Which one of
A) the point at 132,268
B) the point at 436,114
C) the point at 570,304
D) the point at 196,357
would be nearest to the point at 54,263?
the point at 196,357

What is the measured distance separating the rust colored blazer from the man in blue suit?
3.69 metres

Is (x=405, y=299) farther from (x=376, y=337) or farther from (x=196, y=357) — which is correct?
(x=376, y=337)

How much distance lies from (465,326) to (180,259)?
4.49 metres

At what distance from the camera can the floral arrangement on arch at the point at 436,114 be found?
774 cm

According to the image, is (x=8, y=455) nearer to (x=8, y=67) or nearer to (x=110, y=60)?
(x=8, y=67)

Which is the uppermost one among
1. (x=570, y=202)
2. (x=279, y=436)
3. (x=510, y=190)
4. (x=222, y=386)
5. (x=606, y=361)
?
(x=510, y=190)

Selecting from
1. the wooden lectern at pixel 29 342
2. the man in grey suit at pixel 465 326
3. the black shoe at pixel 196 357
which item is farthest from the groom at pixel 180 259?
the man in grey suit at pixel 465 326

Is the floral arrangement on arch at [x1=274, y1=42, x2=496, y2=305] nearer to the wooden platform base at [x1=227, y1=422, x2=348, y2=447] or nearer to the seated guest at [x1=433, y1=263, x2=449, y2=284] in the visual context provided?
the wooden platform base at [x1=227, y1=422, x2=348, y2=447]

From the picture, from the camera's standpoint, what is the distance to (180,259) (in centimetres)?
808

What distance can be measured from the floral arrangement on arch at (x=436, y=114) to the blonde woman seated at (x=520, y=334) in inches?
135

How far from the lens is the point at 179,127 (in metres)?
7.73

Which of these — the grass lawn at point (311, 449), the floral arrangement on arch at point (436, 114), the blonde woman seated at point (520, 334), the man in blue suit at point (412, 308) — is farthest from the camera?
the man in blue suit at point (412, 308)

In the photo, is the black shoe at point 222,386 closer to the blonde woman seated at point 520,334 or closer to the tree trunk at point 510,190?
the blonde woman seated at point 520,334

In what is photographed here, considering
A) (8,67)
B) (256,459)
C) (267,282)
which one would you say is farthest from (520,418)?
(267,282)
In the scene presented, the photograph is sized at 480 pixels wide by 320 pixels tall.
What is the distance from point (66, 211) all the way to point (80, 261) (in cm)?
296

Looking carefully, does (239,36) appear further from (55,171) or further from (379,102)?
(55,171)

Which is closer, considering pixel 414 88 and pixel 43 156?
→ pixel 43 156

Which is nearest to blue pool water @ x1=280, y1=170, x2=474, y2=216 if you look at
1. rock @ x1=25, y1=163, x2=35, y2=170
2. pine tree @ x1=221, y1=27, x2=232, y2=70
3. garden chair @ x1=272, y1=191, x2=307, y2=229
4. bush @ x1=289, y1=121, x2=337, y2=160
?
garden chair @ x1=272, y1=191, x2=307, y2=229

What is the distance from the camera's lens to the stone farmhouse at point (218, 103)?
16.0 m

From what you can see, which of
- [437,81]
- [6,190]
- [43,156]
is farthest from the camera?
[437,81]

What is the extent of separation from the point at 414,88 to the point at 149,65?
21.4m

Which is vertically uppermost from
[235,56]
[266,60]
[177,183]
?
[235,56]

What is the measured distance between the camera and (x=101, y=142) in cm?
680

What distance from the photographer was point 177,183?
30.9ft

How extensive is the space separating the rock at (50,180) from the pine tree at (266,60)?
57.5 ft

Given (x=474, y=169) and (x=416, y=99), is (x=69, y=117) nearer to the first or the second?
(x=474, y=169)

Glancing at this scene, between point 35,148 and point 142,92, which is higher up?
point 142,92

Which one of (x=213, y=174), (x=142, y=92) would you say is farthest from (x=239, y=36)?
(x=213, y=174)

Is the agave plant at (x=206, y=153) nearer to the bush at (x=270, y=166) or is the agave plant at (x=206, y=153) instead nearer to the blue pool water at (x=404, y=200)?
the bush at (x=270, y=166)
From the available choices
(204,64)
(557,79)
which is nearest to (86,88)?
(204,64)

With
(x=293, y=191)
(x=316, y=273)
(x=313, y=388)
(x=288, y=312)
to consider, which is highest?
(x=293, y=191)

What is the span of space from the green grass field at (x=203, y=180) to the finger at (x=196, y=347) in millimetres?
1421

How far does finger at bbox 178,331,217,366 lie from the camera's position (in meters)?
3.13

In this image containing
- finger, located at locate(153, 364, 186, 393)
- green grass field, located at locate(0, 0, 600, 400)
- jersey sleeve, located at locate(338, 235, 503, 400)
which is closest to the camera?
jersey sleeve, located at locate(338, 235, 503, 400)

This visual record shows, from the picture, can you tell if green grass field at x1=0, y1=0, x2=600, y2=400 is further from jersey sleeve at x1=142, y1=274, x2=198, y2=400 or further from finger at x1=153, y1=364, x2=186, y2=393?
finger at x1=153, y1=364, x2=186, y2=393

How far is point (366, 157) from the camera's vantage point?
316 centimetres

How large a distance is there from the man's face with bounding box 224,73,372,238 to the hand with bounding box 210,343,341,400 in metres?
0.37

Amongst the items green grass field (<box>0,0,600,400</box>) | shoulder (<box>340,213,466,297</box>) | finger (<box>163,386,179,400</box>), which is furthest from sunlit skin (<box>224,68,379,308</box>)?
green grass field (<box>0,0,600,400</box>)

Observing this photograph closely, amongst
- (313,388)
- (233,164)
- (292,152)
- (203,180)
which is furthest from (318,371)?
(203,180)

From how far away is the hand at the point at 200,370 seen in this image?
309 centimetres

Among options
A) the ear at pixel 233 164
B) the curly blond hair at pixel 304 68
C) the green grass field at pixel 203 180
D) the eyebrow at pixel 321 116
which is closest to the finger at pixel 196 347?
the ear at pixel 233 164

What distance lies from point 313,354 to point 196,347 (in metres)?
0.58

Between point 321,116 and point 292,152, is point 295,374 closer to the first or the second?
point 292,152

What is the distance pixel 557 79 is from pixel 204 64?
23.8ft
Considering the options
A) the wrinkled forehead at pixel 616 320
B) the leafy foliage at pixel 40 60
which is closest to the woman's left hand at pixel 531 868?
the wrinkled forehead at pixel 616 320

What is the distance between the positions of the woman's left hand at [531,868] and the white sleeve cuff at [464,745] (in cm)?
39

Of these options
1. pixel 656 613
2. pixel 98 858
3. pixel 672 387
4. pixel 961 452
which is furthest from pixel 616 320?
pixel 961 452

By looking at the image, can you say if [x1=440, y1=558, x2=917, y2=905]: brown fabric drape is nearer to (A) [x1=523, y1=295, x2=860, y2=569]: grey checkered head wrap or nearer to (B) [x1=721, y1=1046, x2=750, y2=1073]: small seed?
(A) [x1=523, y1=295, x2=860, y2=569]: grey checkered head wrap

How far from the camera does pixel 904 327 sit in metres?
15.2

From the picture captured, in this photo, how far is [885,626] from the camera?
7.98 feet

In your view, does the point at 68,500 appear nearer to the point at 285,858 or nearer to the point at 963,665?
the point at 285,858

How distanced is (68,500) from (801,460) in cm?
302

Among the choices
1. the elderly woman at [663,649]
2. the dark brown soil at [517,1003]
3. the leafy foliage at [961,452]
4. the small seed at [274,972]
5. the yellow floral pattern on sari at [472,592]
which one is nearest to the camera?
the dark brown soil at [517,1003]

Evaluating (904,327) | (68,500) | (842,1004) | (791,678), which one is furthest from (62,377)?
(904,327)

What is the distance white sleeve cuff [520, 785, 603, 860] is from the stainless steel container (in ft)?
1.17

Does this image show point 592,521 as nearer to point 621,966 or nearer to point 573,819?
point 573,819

★ ★ ★

# Requirements
Copy the data from the line with "How far does" to the line with "309 centimetres", substituting "palm" for "hand" and changing nothing else.

# Result below
How far does finger at bbox 178,331,217,366 lie from the camera's position (in meters)?
3.13

In this image containing
- finger, located at locate(153, 364, 186, 393)
- green grass field, located at locate(0, 0, 600, 400)
- jersey sleeve, located at locate(338, 235, 503, 400)
which is closest to the camera?
jersey sleeve, located at locate(338, 235, 503, 400)

This visual record shows, from the picture, can you tell if green grass field at x1=0, y1=0, x2=600, y2=400 is further from jersey sleeve at x1=142, y1=274, x2=198, y2=400 or further from finger at x1=153, y1=364, x2=186, y2=393?
finger at x1=153, y1=364, x2=186, y2=393

How far is point (366, 157) from the camera's vantage point?
316 centimetres

How large a distance is there from the man's face with bounding box 224,73,372,238 to the palm with bounding box 210,343,341,400 in metres?
0.37

Amongst the items green grass field (<box>0,0,600,400</box>) | shoulder (<box>340,213,466,297</box>) | finger (<box>163,386,179,400</box>), which is furthest from sunlit skin (<box>224,68,379,308</box>)?
green grass field (<box>0,0,600,400</box>)

Observing this photograph closely, amongst
- (313,388)
- (233,164)
- (292,152)
- (203,180)
which is furthest from (318,371)?
(203,180)

From how far away is the palm at the point at 200,370 seen in this image?
309 centimetres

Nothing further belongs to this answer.